Nel frattempo da Palermo oramai giungevano solo notizie di continui omicidi eccellenti ed attentati dinamitardi ad opera di un mollusco cefalopode chiamato Piovra al secolo Mafia. Tutto ciò contribuiva a relegare i ricordi negli anfratti della memoria, non che a Napoli e provincia si stesse meglio. Tutto questo fino ad un torrido pomeriggio estivo del 1992, dodici anni dopo che avevo lasciato Palermo, quando tutte le televisioni e i giornali battevano la notizia che il giudice Paolo Borsellino era stato vittima, insieme alla sua scorta, di un attentato con un'autobomba in una zona residenziale di Palermo.
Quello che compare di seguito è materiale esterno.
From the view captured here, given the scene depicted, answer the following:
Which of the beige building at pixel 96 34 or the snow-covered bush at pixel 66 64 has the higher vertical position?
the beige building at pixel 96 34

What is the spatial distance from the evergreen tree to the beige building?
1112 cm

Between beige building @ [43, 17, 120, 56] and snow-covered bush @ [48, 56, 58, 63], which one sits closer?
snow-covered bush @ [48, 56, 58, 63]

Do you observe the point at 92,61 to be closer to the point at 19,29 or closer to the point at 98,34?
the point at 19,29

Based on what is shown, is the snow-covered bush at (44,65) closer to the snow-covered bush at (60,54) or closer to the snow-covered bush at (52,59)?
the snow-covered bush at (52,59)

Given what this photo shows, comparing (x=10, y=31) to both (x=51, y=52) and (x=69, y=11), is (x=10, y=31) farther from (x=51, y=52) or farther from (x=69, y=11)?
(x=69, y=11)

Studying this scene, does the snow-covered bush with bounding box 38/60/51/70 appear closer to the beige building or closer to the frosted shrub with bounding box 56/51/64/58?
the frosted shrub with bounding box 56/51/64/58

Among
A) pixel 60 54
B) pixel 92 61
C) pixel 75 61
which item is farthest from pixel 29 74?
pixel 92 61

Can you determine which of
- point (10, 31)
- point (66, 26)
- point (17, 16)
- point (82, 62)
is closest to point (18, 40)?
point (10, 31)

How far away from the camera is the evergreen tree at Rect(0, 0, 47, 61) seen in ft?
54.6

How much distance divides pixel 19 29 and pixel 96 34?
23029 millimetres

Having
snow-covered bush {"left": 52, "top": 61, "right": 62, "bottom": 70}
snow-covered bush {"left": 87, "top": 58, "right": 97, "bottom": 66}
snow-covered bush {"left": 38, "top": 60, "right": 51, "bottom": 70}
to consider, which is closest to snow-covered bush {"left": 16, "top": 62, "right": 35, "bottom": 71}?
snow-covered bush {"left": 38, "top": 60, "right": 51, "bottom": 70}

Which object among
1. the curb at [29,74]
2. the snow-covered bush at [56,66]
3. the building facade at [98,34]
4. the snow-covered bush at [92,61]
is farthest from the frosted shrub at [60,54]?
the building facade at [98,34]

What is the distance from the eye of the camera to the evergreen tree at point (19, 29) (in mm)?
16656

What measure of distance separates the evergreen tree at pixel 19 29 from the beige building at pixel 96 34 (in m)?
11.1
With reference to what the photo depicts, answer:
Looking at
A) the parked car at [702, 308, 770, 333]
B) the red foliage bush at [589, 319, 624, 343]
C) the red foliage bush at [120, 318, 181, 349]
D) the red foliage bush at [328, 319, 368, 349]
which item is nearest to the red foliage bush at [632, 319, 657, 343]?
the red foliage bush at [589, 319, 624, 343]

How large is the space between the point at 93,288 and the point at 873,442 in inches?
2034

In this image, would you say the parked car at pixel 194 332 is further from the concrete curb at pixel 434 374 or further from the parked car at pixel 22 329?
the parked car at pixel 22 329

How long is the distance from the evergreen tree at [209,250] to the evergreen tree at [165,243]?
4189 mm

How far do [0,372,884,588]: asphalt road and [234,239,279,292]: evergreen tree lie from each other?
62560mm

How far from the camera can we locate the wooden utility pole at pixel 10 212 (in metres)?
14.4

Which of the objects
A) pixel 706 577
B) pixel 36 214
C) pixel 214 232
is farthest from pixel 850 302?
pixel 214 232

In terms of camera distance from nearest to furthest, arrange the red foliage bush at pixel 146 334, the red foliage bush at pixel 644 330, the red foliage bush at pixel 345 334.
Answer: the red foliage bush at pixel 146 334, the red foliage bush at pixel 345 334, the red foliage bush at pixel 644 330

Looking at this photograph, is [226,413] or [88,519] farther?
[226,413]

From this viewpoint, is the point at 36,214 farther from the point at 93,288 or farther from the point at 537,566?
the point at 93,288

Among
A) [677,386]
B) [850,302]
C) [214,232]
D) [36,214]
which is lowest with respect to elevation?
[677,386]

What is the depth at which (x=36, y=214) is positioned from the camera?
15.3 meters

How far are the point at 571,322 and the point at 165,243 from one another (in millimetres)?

Tale notizia suscitò in me sgomento e amarezza così come aveva suscitato quella della strage di Capaci meno di due mesi prima in cui erano morti Giovanni Falcone, la moglie e gli uomini della scorta ma contribuì a relegare sempre più dentro la mia memoria i ricordi dei quattro anni più belli della mia vita vissuti a Palermo. L'istinto di sopravvivenza, si sa, fa brutti scherzi.



Alcuni giorni dopo furono trasmessi per televisione i funerali del giudice Paolo Borsellino. Guardando quelle immagini, all'improvviso, ciò che per anni avevo relegato in un cantuccio segreto e buio della mia memoria esplose in tutta la sua potenza dirompente: la chiesa dove si svolgevano i funerali era la stessa chiesa di fronte al palazzo dove avevo abitato quando vivevo a Palermo, quella stessa chiesa dove da bambino avevo fatto il chierichetto suonando la campanella durante l'omelia, quella stessa chiesa dall'altra parte della piazzola, davanti al palazzo, dove sostava quell'alfetta blu con il lampeggiante. L'uomo distinto, ben vestito, serioso, a volte crucciato, che avevo notato da bambino era lo stesso uomo saltato in aria. Questa volta, entrato dentro la macchina per l'ennesima volta, era scomparso in fondo alla strada, dietro la curva, per l'ultima volta ed insieme a lui e alla sua scorta anche l'innocenza dei miei ricordi.